Stone said the data could indicate that I-405 is more efficient on weekdays with the new express toll lanes.
“We’ve seen benefits in the general-purpose lanes,” Stone said.
Drivers paid an average of $1.50 to travel south in express toll lanes, and $1 to travel north. He said drivers saved 15-17 minutes by choosing to pay the toll. More drivers ventured into the toll lanes later in the week, he said.
The toll, which can vary from 75 cents to $10, reached a high of $5.25 last week, after a southbound crash in the Canyon Park area at 6:30 a.m. Friday.
Regional traffic operations administrator Mark Leth said traffic in express toll lanes moved briskly throughout the week. He said cars were able to travel at 45 mph or faster at least 90 percent of the time, considered the “sweet spot” for maintaining high capacity on roads.
Stone said the agency does not believe drivers are choosing other major arterials such as Interstate 5, instead of the newly-tolled highway.
“We’re not seeing diversion from 405,” Stone said, adding that the state would have more detailed information about tolling’s effect on local routes later this month.

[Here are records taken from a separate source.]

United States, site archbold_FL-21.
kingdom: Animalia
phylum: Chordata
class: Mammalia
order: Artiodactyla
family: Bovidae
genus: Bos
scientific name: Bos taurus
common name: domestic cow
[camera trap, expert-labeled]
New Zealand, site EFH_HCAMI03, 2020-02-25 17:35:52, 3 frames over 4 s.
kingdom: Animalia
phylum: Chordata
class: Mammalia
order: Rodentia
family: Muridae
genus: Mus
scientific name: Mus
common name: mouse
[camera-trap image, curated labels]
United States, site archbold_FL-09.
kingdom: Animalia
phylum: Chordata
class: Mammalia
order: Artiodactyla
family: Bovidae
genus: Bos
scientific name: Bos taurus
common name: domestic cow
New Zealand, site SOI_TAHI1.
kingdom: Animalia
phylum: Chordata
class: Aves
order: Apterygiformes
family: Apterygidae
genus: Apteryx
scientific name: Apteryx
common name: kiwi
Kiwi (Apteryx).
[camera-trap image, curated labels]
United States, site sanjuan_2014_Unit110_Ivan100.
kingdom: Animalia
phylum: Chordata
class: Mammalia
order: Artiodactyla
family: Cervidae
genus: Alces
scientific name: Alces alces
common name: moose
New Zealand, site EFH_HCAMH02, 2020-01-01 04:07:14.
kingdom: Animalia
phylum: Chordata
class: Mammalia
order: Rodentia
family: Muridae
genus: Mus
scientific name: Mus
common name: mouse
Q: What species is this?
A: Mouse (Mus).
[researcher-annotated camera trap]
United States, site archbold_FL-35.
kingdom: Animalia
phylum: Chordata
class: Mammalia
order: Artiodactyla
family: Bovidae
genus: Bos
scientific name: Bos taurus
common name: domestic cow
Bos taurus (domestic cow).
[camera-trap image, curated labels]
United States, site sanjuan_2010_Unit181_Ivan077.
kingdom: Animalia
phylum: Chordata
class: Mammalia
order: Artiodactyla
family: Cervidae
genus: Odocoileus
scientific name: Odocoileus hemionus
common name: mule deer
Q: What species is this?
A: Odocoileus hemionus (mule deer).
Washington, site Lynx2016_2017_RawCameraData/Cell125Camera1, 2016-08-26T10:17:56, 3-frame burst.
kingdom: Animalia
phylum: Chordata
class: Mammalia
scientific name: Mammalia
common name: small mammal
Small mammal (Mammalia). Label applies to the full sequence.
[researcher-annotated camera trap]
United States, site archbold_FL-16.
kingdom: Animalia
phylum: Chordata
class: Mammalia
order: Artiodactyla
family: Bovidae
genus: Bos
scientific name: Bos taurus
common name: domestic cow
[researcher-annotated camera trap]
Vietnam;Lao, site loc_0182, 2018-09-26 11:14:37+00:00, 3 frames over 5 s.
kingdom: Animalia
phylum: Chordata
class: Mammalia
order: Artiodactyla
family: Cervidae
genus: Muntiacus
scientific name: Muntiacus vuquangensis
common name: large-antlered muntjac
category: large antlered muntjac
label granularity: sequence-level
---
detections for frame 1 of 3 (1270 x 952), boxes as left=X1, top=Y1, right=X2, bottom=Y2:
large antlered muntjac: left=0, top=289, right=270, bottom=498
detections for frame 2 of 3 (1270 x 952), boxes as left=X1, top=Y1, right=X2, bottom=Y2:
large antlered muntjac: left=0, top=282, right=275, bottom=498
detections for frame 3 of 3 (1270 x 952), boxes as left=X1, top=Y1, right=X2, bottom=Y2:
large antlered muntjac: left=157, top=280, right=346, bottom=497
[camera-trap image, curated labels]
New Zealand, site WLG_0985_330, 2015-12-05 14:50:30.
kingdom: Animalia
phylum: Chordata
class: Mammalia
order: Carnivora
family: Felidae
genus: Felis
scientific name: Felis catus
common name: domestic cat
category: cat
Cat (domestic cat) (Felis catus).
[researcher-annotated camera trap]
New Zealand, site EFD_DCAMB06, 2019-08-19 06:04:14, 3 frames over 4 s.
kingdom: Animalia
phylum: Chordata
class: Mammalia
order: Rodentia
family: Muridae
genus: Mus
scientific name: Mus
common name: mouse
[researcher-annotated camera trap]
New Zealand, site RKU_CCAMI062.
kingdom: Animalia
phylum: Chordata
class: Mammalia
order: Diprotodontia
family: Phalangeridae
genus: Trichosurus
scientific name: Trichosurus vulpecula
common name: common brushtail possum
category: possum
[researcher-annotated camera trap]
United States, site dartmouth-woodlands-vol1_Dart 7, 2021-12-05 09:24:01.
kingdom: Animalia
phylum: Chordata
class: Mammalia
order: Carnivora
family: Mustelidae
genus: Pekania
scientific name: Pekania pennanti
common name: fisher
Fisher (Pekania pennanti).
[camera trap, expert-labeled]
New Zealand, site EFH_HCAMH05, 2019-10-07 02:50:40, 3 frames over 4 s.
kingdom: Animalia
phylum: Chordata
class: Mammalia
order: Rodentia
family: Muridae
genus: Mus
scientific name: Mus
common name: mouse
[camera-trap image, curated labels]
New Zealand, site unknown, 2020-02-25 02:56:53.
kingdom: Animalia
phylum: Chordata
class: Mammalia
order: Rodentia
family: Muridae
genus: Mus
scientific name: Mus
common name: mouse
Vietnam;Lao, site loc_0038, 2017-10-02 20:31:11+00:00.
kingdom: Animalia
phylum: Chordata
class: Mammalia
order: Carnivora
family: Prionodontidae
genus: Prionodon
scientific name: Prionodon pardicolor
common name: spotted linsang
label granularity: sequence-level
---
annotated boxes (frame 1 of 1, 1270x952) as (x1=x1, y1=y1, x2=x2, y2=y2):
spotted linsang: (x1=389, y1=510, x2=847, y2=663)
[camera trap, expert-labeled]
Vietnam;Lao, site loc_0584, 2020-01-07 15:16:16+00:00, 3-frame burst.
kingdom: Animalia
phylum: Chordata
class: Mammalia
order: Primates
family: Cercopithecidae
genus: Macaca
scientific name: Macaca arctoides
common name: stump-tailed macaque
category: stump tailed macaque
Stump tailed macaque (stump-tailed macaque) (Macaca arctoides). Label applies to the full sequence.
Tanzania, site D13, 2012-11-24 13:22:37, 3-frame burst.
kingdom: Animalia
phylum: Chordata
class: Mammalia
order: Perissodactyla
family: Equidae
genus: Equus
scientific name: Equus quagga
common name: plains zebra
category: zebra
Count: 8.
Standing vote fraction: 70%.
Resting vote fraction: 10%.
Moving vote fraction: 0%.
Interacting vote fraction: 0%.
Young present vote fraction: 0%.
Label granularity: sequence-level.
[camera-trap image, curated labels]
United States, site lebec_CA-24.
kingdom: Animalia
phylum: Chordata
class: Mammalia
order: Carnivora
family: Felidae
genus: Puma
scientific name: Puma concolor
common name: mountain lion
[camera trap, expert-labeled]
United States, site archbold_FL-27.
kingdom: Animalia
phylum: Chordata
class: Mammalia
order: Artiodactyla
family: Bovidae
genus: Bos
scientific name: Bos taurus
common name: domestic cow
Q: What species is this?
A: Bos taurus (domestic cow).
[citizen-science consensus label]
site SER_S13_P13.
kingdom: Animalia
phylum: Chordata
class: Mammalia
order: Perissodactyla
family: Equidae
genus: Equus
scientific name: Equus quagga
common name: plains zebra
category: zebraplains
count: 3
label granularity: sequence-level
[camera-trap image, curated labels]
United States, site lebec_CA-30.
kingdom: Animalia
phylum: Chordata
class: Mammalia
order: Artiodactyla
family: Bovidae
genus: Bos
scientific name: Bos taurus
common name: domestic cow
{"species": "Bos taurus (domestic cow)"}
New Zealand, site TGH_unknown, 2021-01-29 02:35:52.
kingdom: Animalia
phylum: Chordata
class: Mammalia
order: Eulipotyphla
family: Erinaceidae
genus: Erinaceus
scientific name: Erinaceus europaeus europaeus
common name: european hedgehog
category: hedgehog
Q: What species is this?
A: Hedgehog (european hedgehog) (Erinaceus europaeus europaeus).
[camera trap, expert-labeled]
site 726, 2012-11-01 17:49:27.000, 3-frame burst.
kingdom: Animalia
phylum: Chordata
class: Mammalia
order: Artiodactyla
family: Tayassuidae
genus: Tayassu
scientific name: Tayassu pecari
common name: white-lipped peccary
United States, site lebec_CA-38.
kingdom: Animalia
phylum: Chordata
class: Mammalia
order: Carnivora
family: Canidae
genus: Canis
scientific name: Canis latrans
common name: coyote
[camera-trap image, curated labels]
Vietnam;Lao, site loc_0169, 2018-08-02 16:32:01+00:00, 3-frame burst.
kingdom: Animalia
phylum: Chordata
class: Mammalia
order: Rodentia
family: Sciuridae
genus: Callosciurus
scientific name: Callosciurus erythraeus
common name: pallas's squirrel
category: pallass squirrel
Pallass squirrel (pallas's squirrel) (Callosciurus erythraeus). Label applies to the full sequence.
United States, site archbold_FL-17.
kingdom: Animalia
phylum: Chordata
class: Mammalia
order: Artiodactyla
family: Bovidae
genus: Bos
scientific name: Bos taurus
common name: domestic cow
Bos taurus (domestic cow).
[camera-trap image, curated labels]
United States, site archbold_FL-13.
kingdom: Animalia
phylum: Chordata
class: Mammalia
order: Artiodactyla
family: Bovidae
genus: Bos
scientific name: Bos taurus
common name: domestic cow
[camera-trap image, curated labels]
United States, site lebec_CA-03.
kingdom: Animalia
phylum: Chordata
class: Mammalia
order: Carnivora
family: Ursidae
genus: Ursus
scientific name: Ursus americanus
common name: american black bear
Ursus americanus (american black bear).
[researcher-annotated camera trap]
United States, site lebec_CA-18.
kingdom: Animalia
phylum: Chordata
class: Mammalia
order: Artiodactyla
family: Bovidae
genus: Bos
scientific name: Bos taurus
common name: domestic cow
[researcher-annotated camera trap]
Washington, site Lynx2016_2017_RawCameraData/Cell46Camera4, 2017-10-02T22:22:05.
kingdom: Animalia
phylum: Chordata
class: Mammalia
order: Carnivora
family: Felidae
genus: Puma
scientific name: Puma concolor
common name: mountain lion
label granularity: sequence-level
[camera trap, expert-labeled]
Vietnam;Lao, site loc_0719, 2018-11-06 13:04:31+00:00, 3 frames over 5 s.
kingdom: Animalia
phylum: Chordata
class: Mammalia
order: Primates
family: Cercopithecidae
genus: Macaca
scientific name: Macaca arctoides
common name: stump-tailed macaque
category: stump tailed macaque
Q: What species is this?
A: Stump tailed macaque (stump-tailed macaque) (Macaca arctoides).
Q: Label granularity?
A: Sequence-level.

Washington State Patrol Trooper Chris Webb said there were 119 collisions on I-405 last week, compared to 48 last year. He said he could not yet pinpoint a reason for the increase in collisions.
He said his agency handed out 40 tickets and 358 warnings on I-405 last week. The figures include stretches of road outside the 17-mile tolled area.
“We’ve concentrated on trying to educate people with warnings,” Webb said.
Webb said the most common infraction was drivers crossing the double white lines that separate the toll and general-purpose lanes, which will lead to a $136 ticket when troopers’ generosity runs out.
He said he worries drivers will try to illegally merge into the toll lane when traffic’s stuck, with cars coming in the toll lane at high speeds.